• Watch Out for Scammers!

    We've now added a color code for all accounts. Orange accounts are new members, Blue are full members, and Green are Supporters. If you get a message about a sale from an orange account, make sure you pay attention before sending any money!

  • The site has been updated!

    If you notice any issues, please let us know below!

    VIEW THREAD

Laupa brass?

Campher the mouths a little, straighten up any dented necks and then you can load it up and fireform it to your chamber.

I then uniform the primer pockets and do the flash holes, but that's just me.

Chris
 
Bullet Pusher,

We recommend running it over an expander mandral to ensure that the case mouths are properly rounded out, just in case there's any denting from shipping. This, or a quick necksizing with an expander ball if you don't have the mandral. No need whatsoever to size, uniform primer pockets, trim or even chamfer. Can if you want, but it's not needed, and probably won't gain you anything in most rifles.
 
Resize the necks and chamfer with VLD chamfer for uniformity, clean flash holes only, load and shoot.
 
I have followed what Kevin said and found that it provides great neck tension uniformity. I bought the Sinclair body and 3 sizes of mandrels for different calibers...
 
+1, Until fire formed I can't find a reason to labor for diminishing returns. As mentioned I would clean up dented necks if present but I can't ever remember purchasing damaged new Lapua brass.

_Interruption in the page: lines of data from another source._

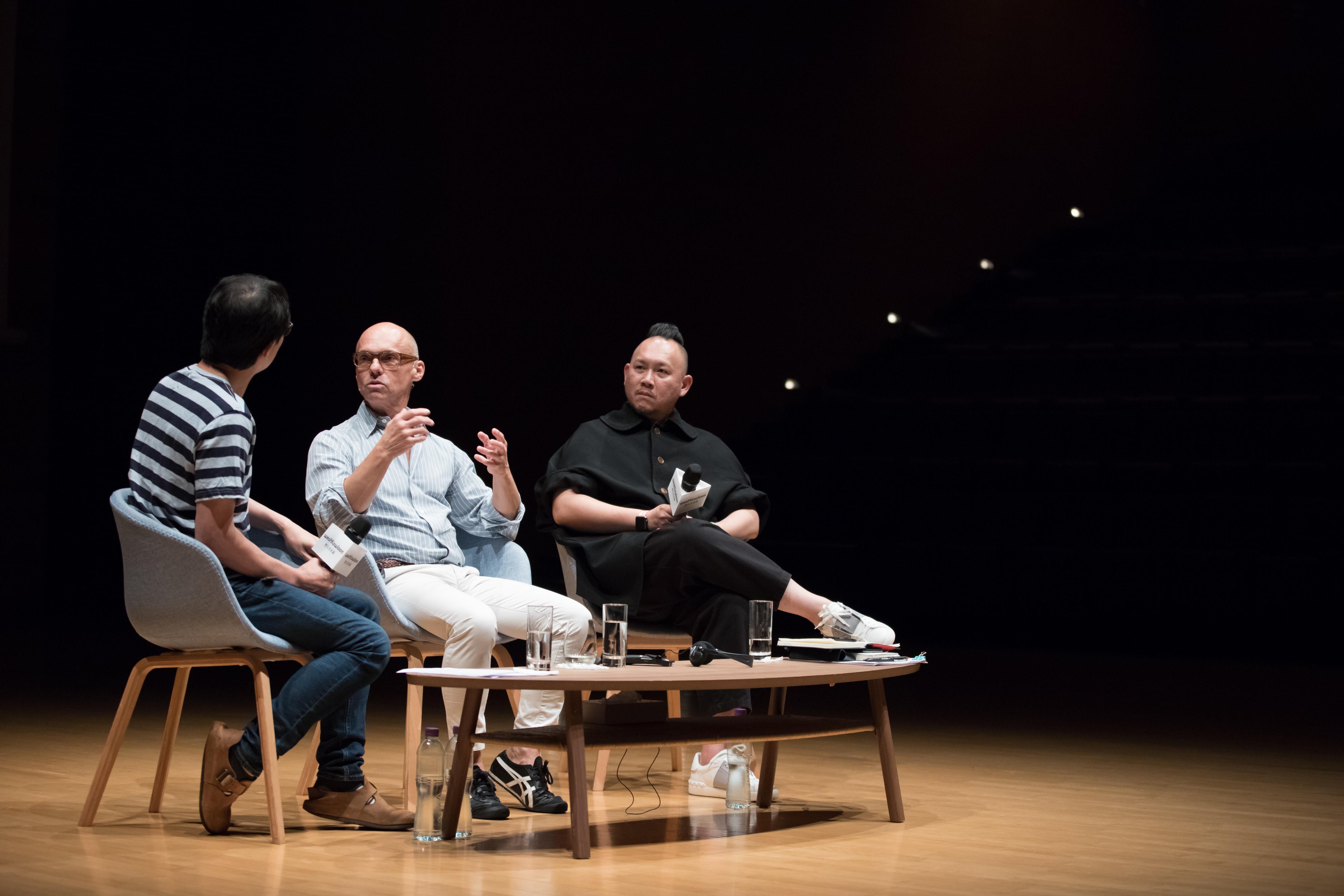 恩.瓦斯維費爾德、林奕華和西九文化區管理局表演藝術主管(戲劇)劉祺豐深入探討恩對作品,談及多個不同的命題。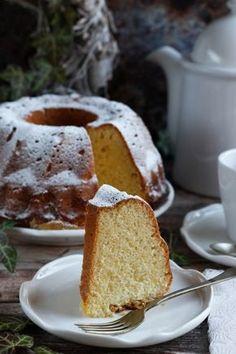 Kókuszos kuglóf recept French Toast, Recipies, Breakfast, Bundt Cakes, Food, Beautiful, Recipes, Morning Coffee, Essen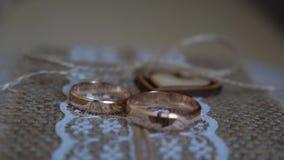 Dwa obrączki ślubnej są na stole na pięknej tkaninie z sercem zbiory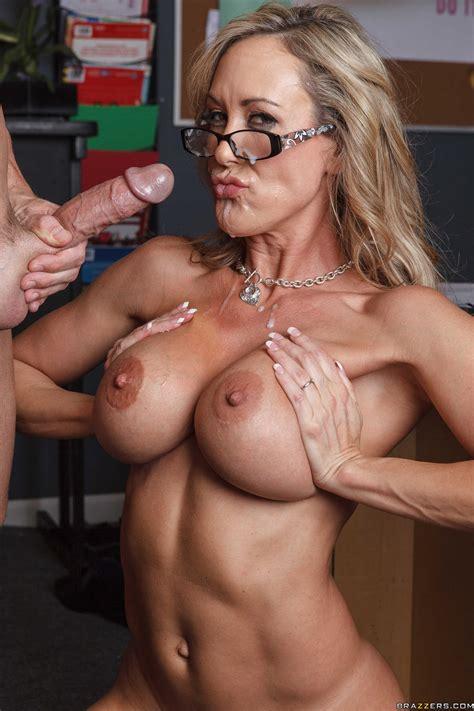 Dean Shows Her Tits To Her Colleague Photos Brandi Love Johnny Sins Milf Fox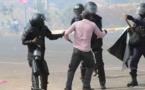 Gambie: Manifestation pour le départ du président Adama Barrow, réprimée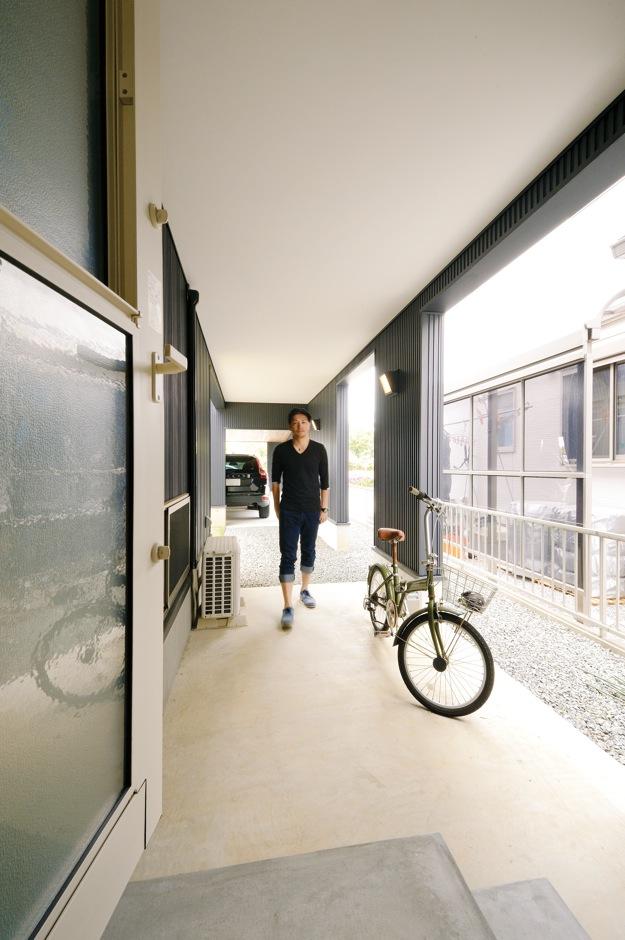 新栄住宅【自然素材、間取り、ガレージ】ガレージから室内へ直結する外土間。洗濯物の陰干し、自転車置き場など多目的に使える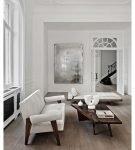 Контраст белых дверей и ножек мебели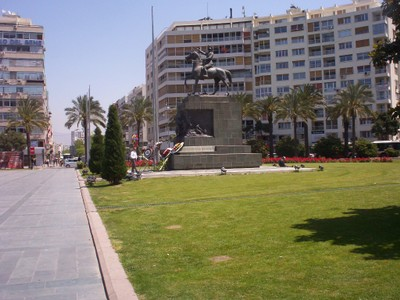 TURKEY  IZMIR..  Ataturk Monument. --  Turkish  Independance. --  Mustafa Kemal Ataturk.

A couple/few years back, Lapua was having QC issues, from super hard necks, missing pieces, to dented in case mouths, even after switching to plastic boxes, so go figure?

I'm a Lapua fanboy, but it's still man made stuff and can stand some attention.

Chris
 
Give 'em a good looking at. maybe hold a few in your hand and roll them around a bit.
 
I would do a full re-size for every case. Just to straighten her out and make everything consistent.

Also, you will find for some guns, such as a Savage with really tight chambers. Full Resizing will be mandatory for about 30% of the cases, because they will fail to chamber.
 
I treat the ones I've loaded as "straight from cleaning". Size, prime, load, shoot.

This. My process is redding body die then lee collet neck sizer. I would be lying if I said I just didn't load them out of laziness from time to time however. When I measured headspace with the hornady headspace setup, I found that my body die bumped the shoulder back about .002 from the out of box guys. Both ways ran like raped apes through my 10FCP HS.
 
With lapua I usually just visually inspect them and deal with any obviously bent case mouths but that's about it. After the first firing I neck size, trim, etc.

I haven't seen much need to debur the flash holes on lapua ever. On Winchester/Remington brass I do a full resize, trim and flash hole cleanup on brand new brass because it usually needs it. After that though it works well so I'll use non-lapua if I'm not being lazy/cheap or can't find lapua.
 
I agree with Kevin. I got a box from Sinclair that got damaged in transit. The plastic box shattered, and about 11 necks were damaged. After I accidentally wrecked one in using the expander ball, I used needle nose pliers to gently take the worst out, and then expander balled the rest, and they are perfect. The other 89 were fine to load and go.

BTW, Sinclair gave me free shipping for the next order because of the one I couldn't save, even though I admitted to my part in the failure to save. Can't ask for better CS, can you?